▶ **Consegna**
Secondo il brano sugli agrumi, in quale zona d'Italia si coltiva soprattutto il cedro?

▶ **Brano di partenza**
________________

Incroci d'agrumi

Spicchi di sole in inverno

Si chiama mandarino. Ma non ha gli occhi a mandorla. Anzi, è piccolo e tondo, con buccia color arancione chiaro e polpa ben divisa in tanti succosi spicchi. Appartiene al genere citrus e alla famiglia delle rutacee, ed è uno dei tre capostipiti degli agrumi, insieme a cedro e pomelo. Nel senso che tutti gli altri derivano da questo trittico asprigno (basta dire che l'arancia è un antico ibrido, probabilmente fra pomelo e mandarino). Allora conosciamoli un po' meglio questi frutti dell'inverno.

I TRE RE - Molto diffuso in Cina, il pomelo ha spesso forma a pera, buccia verdina o rosata, spicchi grandi e sapore piacevolmente dolce (se maturo). È impiegato anche per produrre succhi ed è delizioso candito. Il cedro, invece, ha buccia ruvida e spessa e una forma ovoidale. In Italia? Viene coltivato soprattutto nella cosiddetta Riviera dei Cedri, in Calabria, nella fascia dell'Alto Tirreno Cosentino, che va da Diamante a Tortora. Avete mai assaggiato la cedrata? È la bibita figlia di questo frutto. Infine, c'è il mandarino, notissimo a tutti. Ma forse non tutti sanno che è anche ricco di vitamina C, fibre, potassio, calcio e ferro. Insomma, fa bene perché rafforza il sistema immunitario, dà una mano alle ossa e neutralizza gli effetti dei radicali liberi.

________________

(Dati raccolti)
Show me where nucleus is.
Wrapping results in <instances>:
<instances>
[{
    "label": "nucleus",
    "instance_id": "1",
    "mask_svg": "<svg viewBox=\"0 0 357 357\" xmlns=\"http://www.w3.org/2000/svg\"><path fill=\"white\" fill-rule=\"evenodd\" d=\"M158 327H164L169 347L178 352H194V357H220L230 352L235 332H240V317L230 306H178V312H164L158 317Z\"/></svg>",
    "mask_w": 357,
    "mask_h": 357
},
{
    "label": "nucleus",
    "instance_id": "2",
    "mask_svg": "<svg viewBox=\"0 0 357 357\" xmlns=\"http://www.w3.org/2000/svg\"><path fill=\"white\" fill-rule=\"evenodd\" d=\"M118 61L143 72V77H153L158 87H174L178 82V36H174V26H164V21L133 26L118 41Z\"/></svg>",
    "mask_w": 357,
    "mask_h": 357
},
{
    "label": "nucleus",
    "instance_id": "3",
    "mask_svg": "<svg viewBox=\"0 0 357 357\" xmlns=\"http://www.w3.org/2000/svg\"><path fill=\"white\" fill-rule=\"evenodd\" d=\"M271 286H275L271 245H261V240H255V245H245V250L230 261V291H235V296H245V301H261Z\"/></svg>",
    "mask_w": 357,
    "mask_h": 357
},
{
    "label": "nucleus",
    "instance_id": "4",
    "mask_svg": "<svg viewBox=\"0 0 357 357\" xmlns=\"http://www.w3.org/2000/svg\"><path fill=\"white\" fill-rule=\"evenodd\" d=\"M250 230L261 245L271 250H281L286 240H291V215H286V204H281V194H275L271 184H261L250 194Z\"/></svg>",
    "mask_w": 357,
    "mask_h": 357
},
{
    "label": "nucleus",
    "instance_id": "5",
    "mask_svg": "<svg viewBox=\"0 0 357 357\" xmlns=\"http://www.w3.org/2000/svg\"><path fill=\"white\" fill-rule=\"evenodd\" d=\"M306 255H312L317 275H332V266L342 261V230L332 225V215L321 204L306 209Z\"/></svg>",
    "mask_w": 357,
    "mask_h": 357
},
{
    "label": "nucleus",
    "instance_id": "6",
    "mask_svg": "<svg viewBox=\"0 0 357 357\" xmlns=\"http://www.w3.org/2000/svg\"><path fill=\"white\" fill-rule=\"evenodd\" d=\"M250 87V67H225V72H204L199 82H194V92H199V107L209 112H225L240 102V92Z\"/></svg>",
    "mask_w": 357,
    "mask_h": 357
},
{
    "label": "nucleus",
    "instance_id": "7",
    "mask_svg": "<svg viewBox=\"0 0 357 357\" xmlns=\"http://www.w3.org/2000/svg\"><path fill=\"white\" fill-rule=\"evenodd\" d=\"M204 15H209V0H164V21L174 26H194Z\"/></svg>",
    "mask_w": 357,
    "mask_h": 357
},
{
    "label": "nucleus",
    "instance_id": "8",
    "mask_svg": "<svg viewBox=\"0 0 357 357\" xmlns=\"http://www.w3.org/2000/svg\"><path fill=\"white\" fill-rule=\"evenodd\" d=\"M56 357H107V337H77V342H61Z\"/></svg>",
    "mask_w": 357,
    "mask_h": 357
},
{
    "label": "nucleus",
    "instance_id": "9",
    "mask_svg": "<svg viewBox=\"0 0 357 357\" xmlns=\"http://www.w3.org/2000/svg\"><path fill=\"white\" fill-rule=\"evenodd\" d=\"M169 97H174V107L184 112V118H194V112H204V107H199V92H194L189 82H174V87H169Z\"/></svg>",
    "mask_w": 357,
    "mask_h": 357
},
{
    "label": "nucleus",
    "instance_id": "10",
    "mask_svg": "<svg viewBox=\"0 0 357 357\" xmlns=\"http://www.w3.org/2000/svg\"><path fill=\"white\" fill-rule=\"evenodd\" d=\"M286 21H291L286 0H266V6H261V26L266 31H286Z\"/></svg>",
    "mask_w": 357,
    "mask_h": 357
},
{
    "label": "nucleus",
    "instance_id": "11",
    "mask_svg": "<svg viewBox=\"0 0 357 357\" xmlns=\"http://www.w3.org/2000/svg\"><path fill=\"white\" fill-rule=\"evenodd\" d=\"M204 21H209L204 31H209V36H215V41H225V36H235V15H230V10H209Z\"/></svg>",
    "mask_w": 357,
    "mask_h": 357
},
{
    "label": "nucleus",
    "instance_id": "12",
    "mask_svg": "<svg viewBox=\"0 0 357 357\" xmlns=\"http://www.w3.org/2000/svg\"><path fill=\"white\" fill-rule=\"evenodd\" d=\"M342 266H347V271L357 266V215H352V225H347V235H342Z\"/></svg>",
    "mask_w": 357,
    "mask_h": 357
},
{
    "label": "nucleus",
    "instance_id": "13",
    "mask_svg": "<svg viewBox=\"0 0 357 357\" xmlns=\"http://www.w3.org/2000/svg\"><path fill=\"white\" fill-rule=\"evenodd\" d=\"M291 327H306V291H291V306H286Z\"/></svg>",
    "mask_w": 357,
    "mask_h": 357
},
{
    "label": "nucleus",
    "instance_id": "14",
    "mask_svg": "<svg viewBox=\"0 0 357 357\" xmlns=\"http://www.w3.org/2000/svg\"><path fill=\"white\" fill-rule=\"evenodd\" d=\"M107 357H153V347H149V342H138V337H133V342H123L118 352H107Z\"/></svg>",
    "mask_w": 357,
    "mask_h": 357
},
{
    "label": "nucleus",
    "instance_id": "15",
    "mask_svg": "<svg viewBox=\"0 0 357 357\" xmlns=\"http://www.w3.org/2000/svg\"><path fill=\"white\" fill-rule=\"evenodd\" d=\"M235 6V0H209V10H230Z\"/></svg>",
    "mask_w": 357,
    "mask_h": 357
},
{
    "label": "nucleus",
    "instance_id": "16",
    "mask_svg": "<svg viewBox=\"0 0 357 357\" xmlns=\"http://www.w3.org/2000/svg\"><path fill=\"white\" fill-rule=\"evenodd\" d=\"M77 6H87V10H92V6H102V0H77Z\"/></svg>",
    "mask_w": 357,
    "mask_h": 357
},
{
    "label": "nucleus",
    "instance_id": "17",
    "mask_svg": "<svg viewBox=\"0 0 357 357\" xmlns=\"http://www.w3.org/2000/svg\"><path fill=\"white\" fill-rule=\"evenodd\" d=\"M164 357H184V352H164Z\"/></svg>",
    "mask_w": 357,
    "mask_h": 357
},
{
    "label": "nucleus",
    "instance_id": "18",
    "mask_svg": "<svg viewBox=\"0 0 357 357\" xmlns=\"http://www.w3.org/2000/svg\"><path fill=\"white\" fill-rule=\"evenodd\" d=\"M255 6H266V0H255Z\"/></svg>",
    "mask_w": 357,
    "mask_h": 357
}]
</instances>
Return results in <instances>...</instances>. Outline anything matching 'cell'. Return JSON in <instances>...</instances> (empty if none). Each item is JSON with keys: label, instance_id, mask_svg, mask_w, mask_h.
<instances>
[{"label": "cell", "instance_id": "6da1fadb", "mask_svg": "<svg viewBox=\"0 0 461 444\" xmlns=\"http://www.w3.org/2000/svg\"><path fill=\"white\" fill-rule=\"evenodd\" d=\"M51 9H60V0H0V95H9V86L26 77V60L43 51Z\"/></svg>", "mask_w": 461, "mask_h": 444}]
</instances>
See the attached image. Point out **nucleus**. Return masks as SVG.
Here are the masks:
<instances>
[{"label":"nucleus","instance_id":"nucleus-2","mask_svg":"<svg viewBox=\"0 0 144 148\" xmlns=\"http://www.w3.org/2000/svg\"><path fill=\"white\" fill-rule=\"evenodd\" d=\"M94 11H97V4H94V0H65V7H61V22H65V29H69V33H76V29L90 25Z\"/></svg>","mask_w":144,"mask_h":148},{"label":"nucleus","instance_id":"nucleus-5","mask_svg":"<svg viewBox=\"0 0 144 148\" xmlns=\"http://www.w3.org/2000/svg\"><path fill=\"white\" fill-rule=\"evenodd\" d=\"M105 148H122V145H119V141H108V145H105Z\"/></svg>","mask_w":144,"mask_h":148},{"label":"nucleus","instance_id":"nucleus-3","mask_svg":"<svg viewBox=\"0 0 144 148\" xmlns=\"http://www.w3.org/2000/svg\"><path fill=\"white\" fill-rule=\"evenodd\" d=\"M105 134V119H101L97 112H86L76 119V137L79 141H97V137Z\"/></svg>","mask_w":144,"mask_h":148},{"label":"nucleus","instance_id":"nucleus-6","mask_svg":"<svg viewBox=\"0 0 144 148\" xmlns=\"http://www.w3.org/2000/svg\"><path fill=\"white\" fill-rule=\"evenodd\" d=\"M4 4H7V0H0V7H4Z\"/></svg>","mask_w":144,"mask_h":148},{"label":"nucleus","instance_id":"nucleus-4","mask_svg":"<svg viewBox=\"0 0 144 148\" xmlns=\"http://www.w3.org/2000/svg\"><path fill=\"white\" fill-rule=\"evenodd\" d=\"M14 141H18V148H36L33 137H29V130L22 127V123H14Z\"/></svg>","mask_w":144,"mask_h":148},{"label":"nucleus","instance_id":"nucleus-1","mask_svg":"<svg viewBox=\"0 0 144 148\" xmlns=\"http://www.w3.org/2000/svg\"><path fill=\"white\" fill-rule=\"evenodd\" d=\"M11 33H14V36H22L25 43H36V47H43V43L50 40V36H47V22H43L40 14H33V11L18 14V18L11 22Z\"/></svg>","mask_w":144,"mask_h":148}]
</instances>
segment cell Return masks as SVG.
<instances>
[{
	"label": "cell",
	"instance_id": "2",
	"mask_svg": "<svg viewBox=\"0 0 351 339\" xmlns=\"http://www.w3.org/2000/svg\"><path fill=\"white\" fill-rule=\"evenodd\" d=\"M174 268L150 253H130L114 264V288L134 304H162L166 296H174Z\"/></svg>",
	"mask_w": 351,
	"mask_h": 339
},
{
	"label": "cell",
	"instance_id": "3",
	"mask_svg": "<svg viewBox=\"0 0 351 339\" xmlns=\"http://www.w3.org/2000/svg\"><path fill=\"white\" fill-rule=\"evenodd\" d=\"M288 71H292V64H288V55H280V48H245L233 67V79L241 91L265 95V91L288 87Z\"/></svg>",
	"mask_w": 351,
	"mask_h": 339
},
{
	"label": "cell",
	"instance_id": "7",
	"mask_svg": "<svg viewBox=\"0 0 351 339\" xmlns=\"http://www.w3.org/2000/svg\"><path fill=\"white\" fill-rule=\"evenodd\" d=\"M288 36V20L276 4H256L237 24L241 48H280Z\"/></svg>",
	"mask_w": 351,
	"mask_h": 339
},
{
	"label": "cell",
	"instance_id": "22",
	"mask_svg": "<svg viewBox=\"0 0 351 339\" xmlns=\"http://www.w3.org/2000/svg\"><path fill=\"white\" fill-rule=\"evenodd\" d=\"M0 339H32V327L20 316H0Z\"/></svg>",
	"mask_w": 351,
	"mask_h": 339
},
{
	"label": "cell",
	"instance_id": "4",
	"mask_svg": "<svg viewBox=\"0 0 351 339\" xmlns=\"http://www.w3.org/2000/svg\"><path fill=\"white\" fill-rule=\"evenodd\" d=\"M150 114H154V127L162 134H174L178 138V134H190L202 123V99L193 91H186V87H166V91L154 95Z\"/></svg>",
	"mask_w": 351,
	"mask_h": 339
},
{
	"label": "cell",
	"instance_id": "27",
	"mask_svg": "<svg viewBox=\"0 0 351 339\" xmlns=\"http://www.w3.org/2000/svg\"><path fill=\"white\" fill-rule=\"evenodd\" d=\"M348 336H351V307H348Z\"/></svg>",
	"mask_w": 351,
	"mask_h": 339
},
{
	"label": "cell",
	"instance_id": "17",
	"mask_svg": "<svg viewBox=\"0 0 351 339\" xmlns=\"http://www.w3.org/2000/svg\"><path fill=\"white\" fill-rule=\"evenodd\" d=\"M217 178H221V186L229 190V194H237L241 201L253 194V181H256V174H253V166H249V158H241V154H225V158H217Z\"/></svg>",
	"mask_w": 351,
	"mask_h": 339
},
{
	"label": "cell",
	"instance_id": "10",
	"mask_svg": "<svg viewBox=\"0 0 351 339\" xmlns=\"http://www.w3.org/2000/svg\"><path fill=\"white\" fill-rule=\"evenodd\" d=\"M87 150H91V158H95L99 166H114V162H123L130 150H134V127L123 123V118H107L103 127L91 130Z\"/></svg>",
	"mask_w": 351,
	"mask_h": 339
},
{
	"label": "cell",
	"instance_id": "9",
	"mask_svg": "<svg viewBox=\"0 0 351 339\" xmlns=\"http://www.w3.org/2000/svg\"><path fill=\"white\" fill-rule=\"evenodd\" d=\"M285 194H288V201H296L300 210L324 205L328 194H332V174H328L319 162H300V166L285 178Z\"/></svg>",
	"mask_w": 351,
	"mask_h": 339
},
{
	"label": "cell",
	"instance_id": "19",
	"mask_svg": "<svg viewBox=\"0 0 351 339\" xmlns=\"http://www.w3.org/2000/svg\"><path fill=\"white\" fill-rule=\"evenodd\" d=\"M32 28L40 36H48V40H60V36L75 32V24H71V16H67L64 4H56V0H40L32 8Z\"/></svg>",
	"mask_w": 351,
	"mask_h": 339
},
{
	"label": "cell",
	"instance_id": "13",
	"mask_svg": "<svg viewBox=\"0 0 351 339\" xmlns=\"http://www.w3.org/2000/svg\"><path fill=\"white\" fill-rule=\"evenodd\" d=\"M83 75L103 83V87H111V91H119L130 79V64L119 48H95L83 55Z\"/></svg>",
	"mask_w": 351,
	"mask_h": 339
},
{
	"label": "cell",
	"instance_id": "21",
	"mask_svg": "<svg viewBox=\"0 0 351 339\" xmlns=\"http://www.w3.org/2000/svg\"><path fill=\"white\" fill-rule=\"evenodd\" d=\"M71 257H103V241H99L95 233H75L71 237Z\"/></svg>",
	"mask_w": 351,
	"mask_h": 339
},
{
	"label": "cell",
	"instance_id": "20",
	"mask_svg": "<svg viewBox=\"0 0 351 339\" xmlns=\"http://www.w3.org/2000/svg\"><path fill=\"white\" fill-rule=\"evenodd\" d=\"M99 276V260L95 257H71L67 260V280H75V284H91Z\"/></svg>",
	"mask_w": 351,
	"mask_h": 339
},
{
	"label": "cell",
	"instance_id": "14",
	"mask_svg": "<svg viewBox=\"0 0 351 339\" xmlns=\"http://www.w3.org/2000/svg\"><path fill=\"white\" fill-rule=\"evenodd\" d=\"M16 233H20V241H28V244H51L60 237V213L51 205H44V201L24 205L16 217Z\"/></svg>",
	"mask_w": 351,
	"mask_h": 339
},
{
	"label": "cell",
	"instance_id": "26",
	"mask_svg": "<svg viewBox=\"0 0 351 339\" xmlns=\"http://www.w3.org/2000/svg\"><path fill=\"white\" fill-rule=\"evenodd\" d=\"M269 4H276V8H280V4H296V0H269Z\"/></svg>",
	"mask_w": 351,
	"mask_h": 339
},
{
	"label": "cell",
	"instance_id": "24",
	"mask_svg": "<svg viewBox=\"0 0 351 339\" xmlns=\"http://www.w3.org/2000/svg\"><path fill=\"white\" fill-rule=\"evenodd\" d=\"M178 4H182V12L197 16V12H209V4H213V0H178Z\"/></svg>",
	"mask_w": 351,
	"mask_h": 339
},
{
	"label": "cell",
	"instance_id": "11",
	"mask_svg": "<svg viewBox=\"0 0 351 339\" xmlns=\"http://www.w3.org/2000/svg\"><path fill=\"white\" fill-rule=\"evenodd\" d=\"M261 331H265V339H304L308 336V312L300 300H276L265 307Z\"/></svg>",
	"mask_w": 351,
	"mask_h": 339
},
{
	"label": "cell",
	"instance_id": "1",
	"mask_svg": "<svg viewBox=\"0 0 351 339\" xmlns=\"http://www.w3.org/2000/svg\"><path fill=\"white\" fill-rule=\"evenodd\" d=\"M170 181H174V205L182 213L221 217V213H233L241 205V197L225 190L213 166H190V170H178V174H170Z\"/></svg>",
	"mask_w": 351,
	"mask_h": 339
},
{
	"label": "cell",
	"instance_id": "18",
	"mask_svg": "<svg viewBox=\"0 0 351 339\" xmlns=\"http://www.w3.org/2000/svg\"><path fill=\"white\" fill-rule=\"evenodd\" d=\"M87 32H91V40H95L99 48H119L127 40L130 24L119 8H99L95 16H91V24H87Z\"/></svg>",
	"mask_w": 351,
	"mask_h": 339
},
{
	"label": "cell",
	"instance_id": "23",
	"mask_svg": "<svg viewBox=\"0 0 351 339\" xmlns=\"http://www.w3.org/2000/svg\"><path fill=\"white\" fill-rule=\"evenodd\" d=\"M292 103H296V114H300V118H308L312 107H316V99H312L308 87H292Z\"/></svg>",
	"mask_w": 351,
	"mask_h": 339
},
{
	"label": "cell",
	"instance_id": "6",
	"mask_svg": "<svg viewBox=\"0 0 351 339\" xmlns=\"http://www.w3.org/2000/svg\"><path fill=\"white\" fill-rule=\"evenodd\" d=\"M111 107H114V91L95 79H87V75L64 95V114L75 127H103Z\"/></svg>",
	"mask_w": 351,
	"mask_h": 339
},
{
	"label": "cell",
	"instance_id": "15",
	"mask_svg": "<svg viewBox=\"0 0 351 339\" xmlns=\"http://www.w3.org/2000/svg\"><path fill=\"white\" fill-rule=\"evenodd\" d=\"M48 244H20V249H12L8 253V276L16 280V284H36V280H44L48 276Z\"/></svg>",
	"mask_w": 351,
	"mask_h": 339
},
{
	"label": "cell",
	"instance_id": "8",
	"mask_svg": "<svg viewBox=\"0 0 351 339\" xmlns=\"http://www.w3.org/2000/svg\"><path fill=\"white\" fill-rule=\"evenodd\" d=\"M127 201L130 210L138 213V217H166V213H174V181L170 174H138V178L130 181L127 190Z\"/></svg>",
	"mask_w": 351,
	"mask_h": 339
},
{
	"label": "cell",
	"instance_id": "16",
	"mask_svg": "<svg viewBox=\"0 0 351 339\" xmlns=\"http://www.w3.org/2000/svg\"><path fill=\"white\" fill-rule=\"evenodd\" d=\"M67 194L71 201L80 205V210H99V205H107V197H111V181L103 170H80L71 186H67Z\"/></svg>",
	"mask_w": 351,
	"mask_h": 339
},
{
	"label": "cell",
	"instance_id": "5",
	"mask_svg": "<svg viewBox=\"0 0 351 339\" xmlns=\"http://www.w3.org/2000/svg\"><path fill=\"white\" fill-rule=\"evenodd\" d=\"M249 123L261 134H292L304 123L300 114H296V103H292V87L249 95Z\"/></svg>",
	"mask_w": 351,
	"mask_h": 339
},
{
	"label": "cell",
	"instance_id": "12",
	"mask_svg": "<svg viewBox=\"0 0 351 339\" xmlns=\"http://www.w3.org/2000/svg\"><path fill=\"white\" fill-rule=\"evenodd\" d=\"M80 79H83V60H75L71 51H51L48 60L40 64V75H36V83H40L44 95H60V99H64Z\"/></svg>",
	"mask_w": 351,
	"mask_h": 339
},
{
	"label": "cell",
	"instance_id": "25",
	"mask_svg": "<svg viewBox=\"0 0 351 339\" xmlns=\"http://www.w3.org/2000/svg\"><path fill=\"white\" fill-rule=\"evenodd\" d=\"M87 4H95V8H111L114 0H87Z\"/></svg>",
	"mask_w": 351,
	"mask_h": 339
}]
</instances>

________________

▶ **Risposta**
Nella Riviera dei Cedri, in Calabria, nella fascia dell'Alto Tirreno Cosentino che va da Diamante a Tortora.